In Boca Raton, after the city on Thursday morning received confirmation it would get 200 doses, it moved fast to update its website and emailed residents simultaneously. The appointment slots were filled within three minutes, with 900 people logging in to the page at the same start time, said city spokeswoman Chrissy Gibson.
Spots were also full within 10 minutes in Palm Beach Gardens, according to a city spokeswoman.
The appointment process has been cumbersome with a crashed phone system and busy phone lines.
The town of Palm Beach gave the appearance of special privileges when it got 1,000 doses late last month for its firefighters and senior population. The next day Dr.
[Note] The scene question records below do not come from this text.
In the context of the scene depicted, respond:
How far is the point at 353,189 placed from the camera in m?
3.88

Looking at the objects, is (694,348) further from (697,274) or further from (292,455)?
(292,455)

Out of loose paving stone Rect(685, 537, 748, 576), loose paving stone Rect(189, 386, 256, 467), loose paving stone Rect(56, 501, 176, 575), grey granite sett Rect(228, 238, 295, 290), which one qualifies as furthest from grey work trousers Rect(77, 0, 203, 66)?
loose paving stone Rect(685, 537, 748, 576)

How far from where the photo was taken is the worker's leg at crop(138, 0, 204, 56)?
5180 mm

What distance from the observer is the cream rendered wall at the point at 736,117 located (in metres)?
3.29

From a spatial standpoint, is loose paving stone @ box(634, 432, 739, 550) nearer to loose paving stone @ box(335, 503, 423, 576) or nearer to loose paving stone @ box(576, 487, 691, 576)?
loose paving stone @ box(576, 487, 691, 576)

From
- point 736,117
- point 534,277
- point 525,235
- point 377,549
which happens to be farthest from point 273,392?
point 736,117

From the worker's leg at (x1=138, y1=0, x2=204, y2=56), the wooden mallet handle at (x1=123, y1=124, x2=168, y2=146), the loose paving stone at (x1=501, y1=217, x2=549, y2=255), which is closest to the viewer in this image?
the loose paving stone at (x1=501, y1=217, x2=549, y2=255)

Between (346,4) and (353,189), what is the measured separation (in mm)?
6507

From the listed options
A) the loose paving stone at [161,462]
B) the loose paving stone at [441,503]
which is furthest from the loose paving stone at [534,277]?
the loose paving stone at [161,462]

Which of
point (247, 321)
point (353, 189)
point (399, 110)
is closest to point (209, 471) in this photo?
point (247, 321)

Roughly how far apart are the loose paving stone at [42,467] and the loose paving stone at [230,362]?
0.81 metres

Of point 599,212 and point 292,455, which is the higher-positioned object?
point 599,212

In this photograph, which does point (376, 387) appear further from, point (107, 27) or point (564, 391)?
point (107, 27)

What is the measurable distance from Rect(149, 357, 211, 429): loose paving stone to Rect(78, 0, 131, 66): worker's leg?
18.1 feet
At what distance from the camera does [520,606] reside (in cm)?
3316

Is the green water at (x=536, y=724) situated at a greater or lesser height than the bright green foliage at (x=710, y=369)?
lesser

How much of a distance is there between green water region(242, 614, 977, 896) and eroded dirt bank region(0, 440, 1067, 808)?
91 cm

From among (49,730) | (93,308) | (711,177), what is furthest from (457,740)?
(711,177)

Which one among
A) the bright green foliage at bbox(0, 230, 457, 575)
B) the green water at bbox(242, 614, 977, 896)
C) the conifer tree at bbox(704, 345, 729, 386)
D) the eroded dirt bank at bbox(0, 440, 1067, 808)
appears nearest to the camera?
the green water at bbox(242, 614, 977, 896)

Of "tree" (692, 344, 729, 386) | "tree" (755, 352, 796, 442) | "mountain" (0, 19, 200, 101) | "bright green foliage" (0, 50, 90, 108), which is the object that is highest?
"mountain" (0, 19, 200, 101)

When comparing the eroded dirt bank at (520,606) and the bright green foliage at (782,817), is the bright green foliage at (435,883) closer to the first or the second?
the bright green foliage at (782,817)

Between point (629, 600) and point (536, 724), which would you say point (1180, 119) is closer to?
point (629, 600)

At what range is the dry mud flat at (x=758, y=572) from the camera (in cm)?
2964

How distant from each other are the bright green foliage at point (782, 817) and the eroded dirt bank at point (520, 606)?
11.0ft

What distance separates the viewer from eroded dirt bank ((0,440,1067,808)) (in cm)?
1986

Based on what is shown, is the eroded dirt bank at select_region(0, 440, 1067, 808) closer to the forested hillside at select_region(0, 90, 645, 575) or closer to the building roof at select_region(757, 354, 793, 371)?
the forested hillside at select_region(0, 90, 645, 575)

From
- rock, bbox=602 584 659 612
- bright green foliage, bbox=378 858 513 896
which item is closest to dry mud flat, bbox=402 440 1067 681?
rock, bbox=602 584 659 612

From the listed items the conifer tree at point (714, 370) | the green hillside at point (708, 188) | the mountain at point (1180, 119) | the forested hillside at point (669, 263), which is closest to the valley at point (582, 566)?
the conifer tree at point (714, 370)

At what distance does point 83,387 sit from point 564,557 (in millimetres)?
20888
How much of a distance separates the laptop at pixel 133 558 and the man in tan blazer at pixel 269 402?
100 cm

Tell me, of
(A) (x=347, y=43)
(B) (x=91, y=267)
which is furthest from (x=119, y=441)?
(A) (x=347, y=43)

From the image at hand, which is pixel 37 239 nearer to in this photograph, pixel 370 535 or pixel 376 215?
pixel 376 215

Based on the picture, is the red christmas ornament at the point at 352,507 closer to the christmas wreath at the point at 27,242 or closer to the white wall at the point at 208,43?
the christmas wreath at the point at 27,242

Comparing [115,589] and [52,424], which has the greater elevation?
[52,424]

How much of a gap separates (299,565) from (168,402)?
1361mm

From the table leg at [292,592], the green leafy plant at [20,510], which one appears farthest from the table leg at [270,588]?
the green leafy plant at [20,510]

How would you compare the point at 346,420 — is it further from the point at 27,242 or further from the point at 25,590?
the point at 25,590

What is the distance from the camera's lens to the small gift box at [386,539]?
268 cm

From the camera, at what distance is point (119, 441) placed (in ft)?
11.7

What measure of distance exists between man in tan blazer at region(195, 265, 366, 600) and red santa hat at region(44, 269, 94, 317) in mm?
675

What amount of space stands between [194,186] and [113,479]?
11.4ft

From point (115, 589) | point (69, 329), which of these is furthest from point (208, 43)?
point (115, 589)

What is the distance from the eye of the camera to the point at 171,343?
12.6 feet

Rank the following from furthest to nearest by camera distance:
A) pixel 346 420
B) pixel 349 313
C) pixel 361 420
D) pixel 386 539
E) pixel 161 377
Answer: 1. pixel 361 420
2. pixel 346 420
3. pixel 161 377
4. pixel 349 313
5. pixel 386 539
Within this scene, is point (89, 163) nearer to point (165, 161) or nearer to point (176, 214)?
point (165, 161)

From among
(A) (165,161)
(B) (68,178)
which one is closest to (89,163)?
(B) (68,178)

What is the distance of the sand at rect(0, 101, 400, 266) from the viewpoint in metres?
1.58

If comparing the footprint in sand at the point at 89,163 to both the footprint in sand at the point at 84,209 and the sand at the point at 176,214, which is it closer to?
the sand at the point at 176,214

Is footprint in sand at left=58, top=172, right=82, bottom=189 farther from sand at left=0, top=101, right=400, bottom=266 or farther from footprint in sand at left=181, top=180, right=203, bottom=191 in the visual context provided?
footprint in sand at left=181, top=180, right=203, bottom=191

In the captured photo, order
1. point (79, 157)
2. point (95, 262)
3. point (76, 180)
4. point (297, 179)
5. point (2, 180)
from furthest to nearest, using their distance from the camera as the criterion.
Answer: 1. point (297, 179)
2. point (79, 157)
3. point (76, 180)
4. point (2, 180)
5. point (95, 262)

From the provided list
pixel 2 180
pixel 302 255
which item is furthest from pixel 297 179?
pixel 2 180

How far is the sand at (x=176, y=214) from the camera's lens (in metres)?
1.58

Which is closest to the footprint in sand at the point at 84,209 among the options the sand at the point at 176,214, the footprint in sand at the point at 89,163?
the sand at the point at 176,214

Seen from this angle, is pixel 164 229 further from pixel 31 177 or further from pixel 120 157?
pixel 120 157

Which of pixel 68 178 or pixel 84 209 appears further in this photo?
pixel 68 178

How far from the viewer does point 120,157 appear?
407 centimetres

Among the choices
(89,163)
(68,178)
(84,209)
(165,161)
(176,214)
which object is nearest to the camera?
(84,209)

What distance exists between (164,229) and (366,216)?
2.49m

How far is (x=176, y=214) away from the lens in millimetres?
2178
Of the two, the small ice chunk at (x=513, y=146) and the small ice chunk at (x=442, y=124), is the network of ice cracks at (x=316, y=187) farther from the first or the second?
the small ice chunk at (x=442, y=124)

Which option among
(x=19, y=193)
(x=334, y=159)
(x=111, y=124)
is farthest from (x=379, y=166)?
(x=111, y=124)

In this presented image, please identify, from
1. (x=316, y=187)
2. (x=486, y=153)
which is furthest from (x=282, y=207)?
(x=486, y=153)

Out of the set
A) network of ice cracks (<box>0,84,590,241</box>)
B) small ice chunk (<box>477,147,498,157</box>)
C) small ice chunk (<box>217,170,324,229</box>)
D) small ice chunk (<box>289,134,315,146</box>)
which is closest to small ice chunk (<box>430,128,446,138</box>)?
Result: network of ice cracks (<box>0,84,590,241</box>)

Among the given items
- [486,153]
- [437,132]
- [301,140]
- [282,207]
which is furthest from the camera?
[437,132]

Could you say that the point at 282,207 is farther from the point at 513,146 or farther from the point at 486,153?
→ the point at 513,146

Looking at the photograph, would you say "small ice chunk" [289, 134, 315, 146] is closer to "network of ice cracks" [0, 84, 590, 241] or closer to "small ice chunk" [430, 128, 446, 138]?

Alina Alonso, director of the state health department in Palm Beach County, said she sat down with her staff to figure out how to equitably distribute the vaccines elsewhere but then realized “we did not have enough to give to fire-rescue” countywide.
“I was not able to communicate with my staff prior to it being given to Palm Beach,” she told county commissioners earlier this week.
The plan was for fire departments to give it to their residents, exactly what the town of Palm Beach did. Still, she said now that distribution to one city was “an error.”
“We gave it out too soon before we realized we didn’t have enough vaccine to give to everybody,” Alonso said.
County Commissioner Melissa McKinlay said the information is changing daily and called the overall vaccine rollout — in an apparent reference to the federal level — a “chaotic distribution.”
For now, people 65 and older can put themselves in the queue to get appointments by emailing the Florida Department of Health in Palm Beach at chd50feedback@ flhealth.gov.
Those who didn’t make an appointment Thursday with a fire department won’t be able to get a vaccine and will be turned away. Registrants must be 65 or older and must bring valid identification with them to the appointment.